[What to do]
(a) Answer these questions from the blues text, each on its own line:
(i) Who authenticated the photograph of Robert Johnson and Johnny Shines?
(ii) On which two songs can Little Walter be seen backing other singers?
(iii) In what year was Marion Walter Jacobs born?
(b) Write out the blues text word for word, from "It was reported" to "might be Johnson.".

It was reported on Friday that this photograph reputedly picturing the great bluesmen Robert Johnson (left) and Johnny Shines was donated by the Johnson estate to Getty Images. It’s only the third published photo of Johnson, the most mythical figure in blues, and as the London Guardian reported, it took eight years from its discovery in 2004 for it to become authenticated by Lois Gibson, a forensics expert with the Houston Police Department. For additional background, read this fascinating article by Frank DiGiacomo that Vanity Fair published in 2008 about Johnson, who was murdered in 1938, and the picture’s purchase by New York guitar dealer Steven “Zeke” Schein. The only clue the picture contained on E-Bay was “Old Snapshot Blues Guitar BB King???” Schein knew it wasn’t B.B., but the guitar player’s long fingers gave him a hunch that it might be Johnson.
I came upon another lode of blues grail on Friday when I spotted the only two instances we have of Little Walter singing on film. Somehow it escaped my attention when it first appeared a few years ago, but that was the case for several of the other Little Walter fanatics among my friends, so maybe it’s new to you too. Notwithstanding his seminal influence on modern blues harmonica playing, it was long a source of frustration that there was nothing to see of Little Walter in action. But over the past decade, excerpts from American Folk Blues Festival tours began appearing on DVD, and later volumes in the series finally gave us a glimpse of Walter as he backed Koko Taylor on “Wang Dang Doodle” and Hound Dog Taylor on “Wild About You Baby.”
Marion Walter Jacobs, who was born in Marksville, Lousiana in 1930, is arguably the most creative musician in blues history. By cupping the harmonica over a microphone and developing a linear melodic conception that had more in common with jazz saxophone playing than with the unamplified, staccato effects of pre-WWII blues harp, Walter became a leading figure in the transformation of blues from a country to an urban idiom. His stunningly innovative use of amplification, reverb, echo and other sound techniques influenced both blues and rock musicians in the fifties and sixties, and he remains an awe-inspiring model for blues harp players to the present day.

[Provided material]
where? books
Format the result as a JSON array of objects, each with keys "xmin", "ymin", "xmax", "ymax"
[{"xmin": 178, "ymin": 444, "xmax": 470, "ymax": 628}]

[Replies]
(a)
(i) Lois Gibson, a forensics expert with the Houston Police Department
(ii) "Wang Dang Doodle," backing Koko Taylor, and "Wild About You Baby," backing Hound Dog Taylor
(iii) 1930

(b)
It was reported on Friday that this photograph reputedly picturing the great bluesmen Robert Johnson (left) and Johnny Shines was donated by the Johnson estate to Getty Images. It’s only the third published photo of Johnson, the most mythical figure in blues, and as the London Guardian reported, it took eight years from its discovery in 2004 for it to become authenticated by Lois Gibson, a forensics expert with the Houston Police Department. For additional background, read this fascinating article by Frank DiGiacomo that Vanity Fair published in 2008 about Johnson, who was murdered in 1938, and the picture’s purchase by New York guitar dealer Steven “Zeke” Schein. The only clue the picture contained on E-Bay was “Old Snapshot Blues Guitar BB King???” Schein knew it wasn’t B.B., but the guitar player’s long fingers gave him a hunch that it might be Johnson.